In the second analysis, the bottom plot in Figure 2, TPA and QMD are used to describe forest stands. TPA and QMD were used for this example because their product is proportional to BA and collectively QMD and TPA provide at least as much information as BA, as well as providing important information on habitat conditions. A single assessment procedure was applied for this 2-dimensional data set using a 95% acceptance region defined by a straightforward extension of the 1-dimensional procedure used for the BA analysis. Five of the seven test plots were accepted in this scenario, one from case A and four from case B, and two were rejected, one from each case. The two rejected plots have very high stand densities, in excess of 1000 TPA, and correspondingly small trees, on average, and they are clearly far from the main data cluster. The five plots that were accepted appear well within the main data cluster, as expected. Note that the 2-dimensional distribution of the TPA and QMD data is not symmetric. The distribution is curved and skewed towards larger values for both TPA and QMD. Given this distribution shape, the mean value for these data appears outside the envelope of the data, and therefore is not representative of the main data cluster.

Conclusions
Two factors directly affecting forest management decisions are the inherent variability of forest ecosystems and the multi-dimensionality of forest structure. Through examples using simulated and actual data, the mean value has been shown to be of limited use when considered as a representative value for a distribution. A mean value may only be considered representative when the variability is small and the data distribution is symmetric. In most other situations the mean value will not be representative, and it may even be misleading. Further, the use of a single variable such as basal area per acre to represent forest structure can give potentially misleading results. Two stands may have the same basal area per acre but have different stand structures: one containing a large number of small trees and another containing a small number of large trees. If one stand condition is more desirable than the other a multi-dimensional analysis is necessary to distinguish these two conditions.

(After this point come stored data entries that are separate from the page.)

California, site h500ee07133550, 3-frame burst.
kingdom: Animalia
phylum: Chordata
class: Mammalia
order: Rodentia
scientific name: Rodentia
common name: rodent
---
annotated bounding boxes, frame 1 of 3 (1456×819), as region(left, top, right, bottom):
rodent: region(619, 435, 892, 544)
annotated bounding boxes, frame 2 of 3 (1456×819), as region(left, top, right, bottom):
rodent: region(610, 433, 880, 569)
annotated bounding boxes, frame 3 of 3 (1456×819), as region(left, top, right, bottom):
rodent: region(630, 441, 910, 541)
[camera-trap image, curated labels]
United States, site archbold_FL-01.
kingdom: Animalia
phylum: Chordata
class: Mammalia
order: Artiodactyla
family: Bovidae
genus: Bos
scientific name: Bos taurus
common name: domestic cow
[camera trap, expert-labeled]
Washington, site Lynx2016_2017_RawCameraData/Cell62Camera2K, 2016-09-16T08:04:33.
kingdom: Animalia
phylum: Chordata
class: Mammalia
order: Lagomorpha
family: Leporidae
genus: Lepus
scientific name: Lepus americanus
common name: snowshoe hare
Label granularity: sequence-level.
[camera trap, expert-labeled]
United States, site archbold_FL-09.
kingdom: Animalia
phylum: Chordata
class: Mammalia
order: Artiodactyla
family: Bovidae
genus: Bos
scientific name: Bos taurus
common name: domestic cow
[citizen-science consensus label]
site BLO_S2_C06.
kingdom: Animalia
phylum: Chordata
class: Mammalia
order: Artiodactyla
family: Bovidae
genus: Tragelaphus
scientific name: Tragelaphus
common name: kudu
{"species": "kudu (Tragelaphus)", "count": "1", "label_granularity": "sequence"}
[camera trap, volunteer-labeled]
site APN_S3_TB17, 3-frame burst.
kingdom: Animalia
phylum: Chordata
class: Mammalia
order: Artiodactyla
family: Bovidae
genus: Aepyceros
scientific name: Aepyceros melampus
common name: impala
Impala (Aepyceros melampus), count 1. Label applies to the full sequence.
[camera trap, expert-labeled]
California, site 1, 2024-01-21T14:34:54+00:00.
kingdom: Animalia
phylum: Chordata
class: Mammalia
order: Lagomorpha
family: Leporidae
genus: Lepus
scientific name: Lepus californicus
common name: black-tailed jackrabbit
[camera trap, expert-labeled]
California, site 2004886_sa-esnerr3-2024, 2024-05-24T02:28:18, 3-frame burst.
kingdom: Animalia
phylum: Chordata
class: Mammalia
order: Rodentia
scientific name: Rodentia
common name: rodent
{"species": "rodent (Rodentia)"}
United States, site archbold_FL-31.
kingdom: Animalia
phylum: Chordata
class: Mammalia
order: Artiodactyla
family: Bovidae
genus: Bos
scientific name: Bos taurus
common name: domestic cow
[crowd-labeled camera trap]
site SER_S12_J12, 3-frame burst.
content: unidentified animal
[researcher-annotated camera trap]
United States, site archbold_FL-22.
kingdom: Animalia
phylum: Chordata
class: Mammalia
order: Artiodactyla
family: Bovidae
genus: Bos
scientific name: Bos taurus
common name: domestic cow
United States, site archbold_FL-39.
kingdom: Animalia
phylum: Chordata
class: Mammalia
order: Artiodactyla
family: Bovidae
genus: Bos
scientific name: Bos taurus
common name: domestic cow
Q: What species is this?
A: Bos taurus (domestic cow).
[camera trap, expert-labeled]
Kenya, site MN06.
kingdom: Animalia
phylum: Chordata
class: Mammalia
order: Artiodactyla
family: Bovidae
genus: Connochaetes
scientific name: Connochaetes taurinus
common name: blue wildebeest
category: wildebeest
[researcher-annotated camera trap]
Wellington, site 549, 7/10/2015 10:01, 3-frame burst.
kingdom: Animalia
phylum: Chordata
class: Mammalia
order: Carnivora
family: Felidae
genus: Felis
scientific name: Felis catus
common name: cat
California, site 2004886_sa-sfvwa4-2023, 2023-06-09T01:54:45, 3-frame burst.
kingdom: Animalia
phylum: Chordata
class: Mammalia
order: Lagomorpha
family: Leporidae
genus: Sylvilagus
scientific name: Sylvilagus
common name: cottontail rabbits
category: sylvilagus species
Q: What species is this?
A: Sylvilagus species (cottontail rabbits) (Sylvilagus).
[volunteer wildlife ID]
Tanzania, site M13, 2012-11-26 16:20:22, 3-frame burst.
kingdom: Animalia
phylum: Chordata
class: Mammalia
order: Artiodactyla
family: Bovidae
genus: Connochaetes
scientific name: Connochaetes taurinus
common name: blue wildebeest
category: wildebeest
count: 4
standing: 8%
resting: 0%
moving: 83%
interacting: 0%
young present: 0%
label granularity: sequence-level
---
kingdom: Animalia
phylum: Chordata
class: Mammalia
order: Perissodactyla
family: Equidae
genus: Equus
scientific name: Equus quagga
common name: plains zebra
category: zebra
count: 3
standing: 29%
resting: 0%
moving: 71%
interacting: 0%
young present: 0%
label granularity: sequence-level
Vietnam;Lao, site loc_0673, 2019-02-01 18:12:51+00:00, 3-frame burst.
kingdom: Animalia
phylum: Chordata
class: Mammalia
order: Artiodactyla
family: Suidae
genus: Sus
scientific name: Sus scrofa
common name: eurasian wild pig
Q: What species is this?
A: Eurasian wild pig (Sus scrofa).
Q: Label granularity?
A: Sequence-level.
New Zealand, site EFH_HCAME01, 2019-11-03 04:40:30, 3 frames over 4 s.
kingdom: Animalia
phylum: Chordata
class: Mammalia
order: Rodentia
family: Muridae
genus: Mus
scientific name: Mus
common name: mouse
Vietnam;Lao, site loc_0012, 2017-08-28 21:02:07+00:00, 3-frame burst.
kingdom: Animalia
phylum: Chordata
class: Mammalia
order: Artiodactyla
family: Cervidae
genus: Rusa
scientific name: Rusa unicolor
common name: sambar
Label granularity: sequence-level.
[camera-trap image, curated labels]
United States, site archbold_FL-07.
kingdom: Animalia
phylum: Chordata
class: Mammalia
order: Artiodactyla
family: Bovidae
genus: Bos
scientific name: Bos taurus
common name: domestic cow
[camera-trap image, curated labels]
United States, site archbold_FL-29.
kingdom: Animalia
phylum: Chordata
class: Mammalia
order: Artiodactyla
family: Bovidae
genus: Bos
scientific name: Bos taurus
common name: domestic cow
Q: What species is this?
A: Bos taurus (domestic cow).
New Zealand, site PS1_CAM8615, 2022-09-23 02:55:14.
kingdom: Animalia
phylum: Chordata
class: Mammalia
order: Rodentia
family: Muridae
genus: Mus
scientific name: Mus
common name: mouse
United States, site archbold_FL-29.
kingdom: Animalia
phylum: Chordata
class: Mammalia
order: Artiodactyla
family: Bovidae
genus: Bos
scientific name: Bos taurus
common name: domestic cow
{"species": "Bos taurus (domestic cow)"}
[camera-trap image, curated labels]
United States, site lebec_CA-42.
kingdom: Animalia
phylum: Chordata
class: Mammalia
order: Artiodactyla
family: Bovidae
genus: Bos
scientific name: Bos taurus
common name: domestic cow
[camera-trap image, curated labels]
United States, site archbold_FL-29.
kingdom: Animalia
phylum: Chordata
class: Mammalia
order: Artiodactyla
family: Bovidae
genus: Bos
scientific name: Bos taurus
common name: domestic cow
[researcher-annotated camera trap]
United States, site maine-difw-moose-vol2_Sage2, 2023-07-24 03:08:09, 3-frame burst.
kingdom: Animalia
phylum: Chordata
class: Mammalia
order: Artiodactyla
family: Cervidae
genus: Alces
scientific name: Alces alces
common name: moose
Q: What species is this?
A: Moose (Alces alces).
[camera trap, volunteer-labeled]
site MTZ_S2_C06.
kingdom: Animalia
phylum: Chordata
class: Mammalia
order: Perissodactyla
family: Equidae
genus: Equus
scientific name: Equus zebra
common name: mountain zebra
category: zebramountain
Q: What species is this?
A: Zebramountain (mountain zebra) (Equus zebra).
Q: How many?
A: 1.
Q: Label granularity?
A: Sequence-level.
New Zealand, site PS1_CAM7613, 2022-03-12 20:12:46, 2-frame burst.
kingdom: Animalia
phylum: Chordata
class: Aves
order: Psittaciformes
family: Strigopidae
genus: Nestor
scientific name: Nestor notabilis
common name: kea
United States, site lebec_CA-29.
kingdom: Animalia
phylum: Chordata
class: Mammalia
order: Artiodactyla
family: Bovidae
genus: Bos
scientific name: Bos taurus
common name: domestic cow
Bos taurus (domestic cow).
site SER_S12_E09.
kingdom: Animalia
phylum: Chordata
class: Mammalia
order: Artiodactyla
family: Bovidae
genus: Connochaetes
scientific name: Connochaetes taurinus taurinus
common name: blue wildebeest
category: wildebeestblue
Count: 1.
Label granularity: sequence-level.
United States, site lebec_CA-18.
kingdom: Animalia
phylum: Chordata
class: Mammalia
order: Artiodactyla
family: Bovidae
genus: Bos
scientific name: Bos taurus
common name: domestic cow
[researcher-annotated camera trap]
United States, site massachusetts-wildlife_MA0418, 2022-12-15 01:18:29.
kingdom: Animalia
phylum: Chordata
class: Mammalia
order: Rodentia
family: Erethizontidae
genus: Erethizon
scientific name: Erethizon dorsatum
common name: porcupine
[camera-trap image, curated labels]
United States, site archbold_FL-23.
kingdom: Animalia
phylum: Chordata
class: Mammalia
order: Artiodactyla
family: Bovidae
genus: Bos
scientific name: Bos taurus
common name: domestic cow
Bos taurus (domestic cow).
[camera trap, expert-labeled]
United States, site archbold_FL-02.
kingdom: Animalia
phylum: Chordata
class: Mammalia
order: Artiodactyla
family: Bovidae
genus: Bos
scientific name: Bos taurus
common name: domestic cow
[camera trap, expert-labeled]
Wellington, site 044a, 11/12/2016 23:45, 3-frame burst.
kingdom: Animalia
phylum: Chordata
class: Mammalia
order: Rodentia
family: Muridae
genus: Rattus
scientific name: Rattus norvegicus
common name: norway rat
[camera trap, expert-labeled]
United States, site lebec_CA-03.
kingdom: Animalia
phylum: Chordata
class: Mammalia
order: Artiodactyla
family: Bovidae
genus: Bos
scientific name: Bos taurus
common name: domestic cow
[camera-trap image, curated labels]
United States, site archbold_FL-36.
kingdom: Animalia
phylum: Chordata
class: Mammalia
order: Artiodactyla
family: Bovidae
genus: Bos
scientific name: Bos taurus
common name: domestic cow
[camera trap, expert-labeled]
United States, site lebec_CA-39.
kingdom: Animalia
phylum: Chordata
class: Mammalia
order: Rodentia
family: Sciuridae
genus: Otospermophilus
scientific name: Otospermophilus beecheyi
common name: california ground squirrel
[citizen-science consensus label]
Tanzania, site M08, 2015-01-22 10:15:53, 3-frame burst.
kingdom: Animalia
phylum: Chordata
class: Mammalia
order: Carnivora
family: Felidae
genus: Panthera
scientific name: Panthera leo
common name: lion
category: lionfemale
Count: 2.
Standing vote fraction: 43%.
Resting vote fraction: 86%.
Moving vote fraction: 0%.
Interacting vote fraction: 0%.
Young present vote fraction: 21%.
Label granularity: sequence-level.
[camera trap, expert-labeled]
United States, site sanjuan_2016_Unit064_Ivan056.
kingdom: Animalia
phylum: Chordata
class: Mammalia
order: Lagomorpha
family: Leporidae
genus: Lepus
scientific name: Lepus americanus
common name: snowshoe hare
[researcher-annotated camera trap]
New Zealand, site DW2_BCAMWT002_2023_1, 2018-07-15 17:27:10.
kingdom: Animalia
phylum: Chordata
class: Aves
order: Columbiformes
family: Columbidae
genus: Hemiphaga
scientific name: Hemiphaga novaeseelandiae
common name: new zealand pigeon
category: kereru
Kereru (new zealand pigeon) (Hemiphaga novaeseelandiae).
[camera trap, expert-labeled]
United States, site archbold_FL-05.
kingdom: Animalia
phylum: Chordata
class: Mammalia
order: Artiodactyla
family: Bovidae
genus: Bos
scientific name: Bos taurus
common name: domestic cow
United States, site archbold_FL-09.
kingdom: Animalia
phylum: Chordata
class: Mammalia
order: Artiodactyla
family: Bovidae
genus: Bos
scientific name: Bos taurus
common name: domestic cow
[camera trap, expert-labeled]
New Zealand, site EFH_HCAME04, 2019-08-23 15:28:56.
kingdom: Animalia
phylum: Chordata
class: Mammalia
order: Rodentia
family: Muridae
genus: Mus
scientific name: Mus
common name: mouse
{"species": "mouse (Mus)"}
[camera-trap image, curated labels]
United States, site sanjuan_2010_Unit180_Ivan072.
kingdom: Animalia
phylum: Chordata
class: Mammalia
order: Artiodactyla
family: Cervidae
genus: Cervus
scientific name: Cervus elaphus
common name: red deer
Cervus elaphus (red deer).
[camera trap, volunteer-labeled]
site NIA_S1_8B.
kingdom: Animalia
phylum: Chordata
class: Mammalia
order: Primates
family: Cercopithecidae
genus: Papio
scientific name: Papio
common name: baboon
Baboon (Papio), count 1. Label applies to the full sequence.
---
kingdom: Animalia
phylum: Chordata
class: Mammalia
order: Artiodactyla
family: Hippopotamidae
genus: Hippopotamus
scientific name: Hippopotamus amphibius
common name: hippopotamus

Target criteria and assessment procedures for forest management must incorporate the inherent variability of forest ecosystems and a multi-dimensional representation of forest structure to be effective. Using the mean value as the sole component of an assessment procedure fails to account for the variability of forest ecosystems, and will lead to the rejection of many stand conditions and management options that are indistinguishable from a desired forest condition, while accepting other stand conditions and management options that may produce an undesirable forest condition. Determining whether any particular management plan and projected stand condition will be indistinguishable from the desired forest condition requires a multi-dimensional analysis that incorporates stand structure information. In particular, management plans that provide for large diameter trees in numbers that are representative of the desired forest condition should be acceptable, even though they would have been rejected based upon a 1-dimensional analysis using a mean BA criterion. The use of multiple forest structure variables to describe a desired old-forest-like condition will be less restrictive, and more representative, than a 1-dimensional description while more effectively representing the desired ecological conditions and avoiding or mitigating any unintended consequences.